### WORK REQUIRED:
In this exercise, print only the lines of the records below from the one with "Vintage Disney BAMBI" through the one with "Sale apartment Biarritz 245000€ - Picture 2", inclusive. Pictures are not part of the copy.

### DATASET ENTRIES:
=======
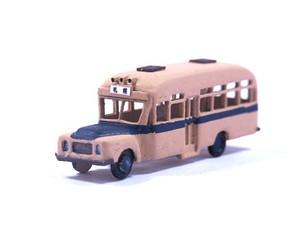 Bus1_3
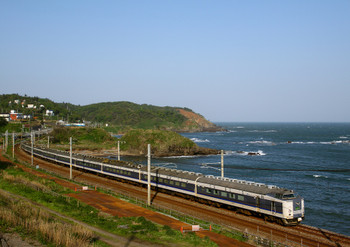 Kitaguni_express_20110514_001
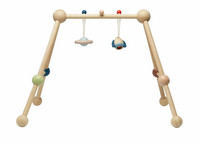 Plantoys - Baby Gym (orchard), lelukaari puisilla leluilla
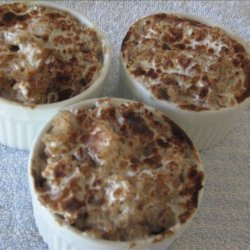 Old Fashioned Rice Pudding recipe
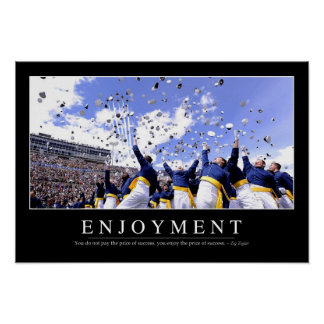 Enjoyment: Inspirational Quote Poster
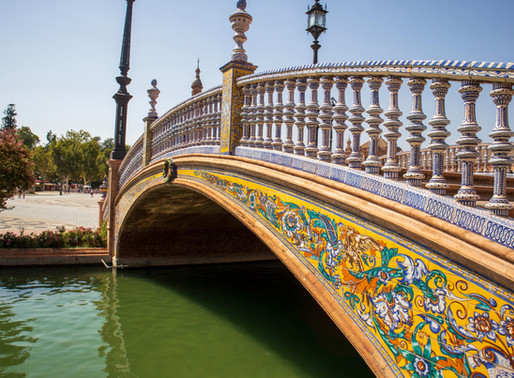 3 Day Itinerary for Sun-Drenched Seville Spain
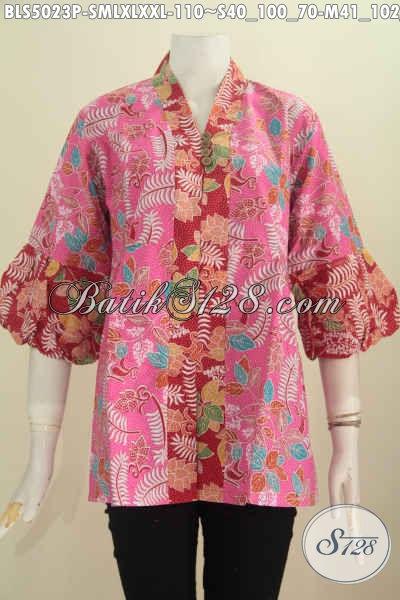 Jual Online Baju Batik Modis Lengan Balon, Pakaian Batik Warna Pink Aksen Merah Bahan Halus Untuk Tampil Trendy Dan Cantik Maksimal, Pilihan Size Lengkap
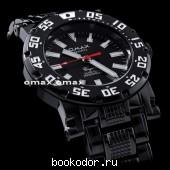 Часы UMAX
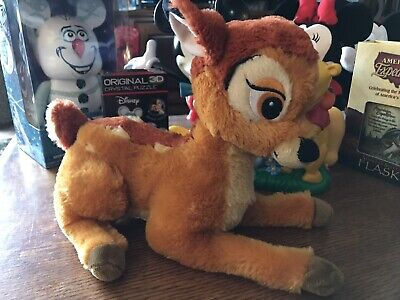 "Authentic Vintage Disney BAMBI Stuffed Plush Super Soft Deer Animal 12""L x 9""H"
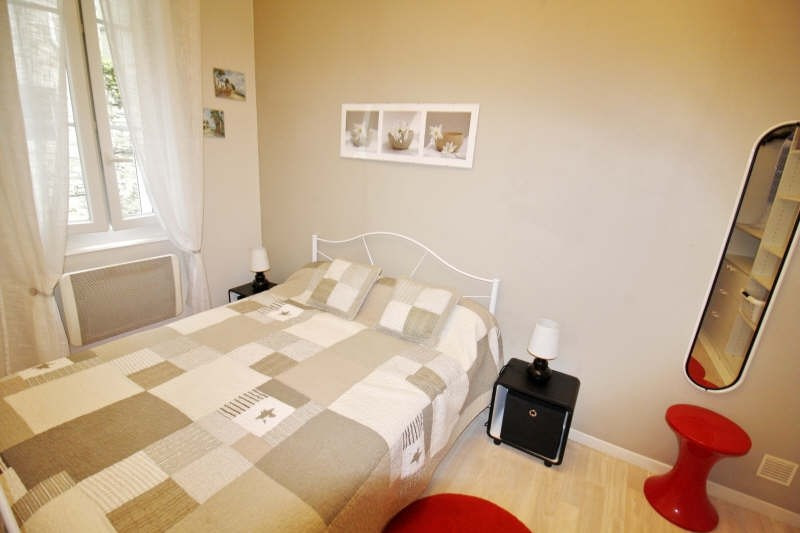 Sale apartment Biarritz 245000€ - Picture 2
=======
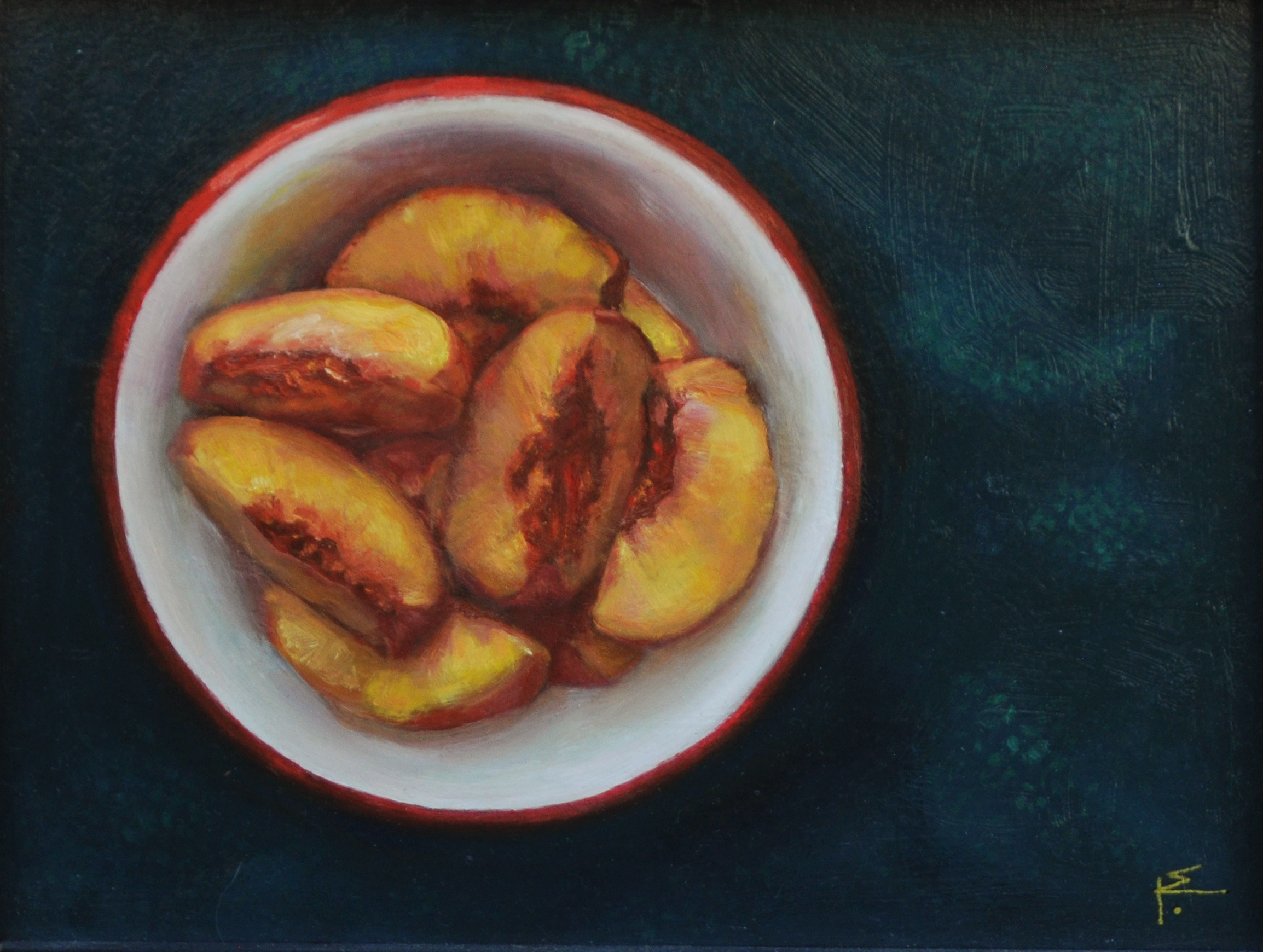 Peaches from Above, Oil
=======
### ANSWER TO THIS EXERCISE:
 "Authentic Vintage Disney BAMBI Stuffed Plush Super Soft Deer Animal 12""L x 9""H"
 Sale apartment Biarritz 245000€ - Picture 2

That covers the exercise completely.